On observe une augmentation des groupes criminels étrangers. Les groupements issus d’Afrique de l’Ouest, par exemple, ont établi leur contrôle sur le marché de l’héroïne blanche à Stockholm, tandis que les criminels albanais contrôlent le marché de l’héroïne brune dans la partie occidentale de la Suède.

C’est ce contexte presque labyrinthique qui est admirablement traduit à l’écran par Daniél Espinosa, lequel s’applique à montrer d’importantes variations entre les différents groupes ou réseaux criminels en ce qui concerne leur degré d’organisation, leur stabilité dans le temps, leur cohésion interne, leurs activités, leurs modes de recrutement, leur base ethnique, leur hiérarchie interne, leurs normes, leur légitimité sociale et leurs relations avec le milieu politique.
Les contacts entre les criminels s’étendent à travers tout le territoire, mais ils se concentrent dans la Suède du sud et dans les grandes villes (Stockholm, Malmö, et Göteborg).
Un des groupes les plus importants, originaire des Balkans, partage certaines caractéristiques avec les groupes de type mafieux.
De fait, le Stockholm décrit dans Easy Money, devient, de part la diversité des ethnies qui y travaillent, ou y sévissent en gangs et réseaux, un no man’s land crépusculaire.
A l’instar de JW (excellemment campé par Joel Kinnaman), un jeune golden boy à l’allure propre, lequel s’apprête à racheter une banque au bord de la faillite pour la faire se redresser avec l’argent des gangs et de la drogue, puis ayant pour but à long terme de s’en servir comme moyen de blanchiment en plus que de prospection, Stockholm est le parfait exemple de la fausse ville propre.
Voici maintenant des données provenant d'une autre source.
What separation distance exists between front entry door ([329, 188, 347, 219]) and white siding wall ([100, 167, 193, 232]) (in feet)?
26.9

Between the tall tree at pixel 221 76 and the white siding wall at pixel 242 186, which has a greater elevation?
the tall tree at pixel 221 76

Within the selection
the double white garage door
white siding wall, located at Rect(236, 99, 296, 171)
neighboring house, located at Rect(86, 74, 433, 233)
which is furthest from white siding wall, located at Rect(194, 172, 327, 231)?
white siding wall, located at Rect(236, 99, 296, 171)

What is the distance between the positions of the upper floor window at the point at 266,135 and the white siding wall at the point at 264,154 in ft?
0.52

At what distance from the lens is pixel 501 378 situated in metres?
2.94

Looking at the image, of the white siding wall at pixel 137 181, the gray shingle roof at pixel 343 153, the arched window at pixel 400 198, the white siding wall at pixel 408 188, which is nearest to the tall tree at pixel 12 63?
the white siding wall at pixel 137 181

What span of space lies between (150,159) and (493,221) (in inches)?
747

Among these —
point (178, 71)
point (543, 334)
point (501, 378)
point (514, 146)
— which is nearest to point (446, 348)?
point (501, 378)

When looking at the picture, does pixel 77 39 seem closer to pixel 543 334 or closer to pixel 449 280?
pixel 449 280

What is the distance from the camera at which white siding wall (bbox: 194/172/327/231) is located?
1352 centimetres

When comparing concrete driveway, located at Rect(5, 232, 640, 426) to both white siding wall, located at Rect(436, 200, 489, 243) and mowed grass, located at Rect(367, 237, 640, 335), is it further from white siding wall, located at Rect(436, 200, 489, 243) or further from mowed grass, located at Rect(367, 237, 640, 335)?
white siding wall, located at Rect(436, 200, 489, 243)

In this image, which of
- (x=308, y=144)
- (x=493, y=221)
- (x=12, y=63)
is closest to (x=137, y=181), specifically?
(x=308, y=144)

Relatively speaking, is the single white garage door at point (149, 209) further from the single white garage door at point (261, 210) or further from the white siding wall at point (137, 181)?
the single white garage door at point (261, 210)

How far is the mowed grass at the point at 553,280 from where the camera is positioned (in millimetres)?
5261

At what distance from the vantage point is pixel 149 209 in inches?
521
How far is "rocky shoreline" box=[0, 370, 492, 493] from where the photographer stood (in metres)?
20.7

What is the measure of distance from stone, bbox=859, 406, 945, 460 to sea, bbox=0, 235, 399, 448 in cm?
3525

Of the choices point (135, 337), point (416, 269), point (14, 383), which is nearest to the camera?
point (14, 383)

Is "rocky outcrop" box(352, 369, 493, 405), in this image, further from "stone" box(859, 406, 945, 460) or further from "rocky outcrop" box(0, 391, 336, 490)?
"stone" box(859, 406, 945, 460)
Un constat pessimiste qui démontre par une violence allant crescendo que l’argent qui coule à flot est à l’image d’un sang qui coule lui aussi à flot en coulisse. Il s’agit d’une ville faite d’apparence, la même que notre jeune aristocrate tentera de faire avaler à des fins de manipulation. Hélas pour lui, il aura beau se révéler un homme d’affaires expérimenté, le côté sale l’emportera.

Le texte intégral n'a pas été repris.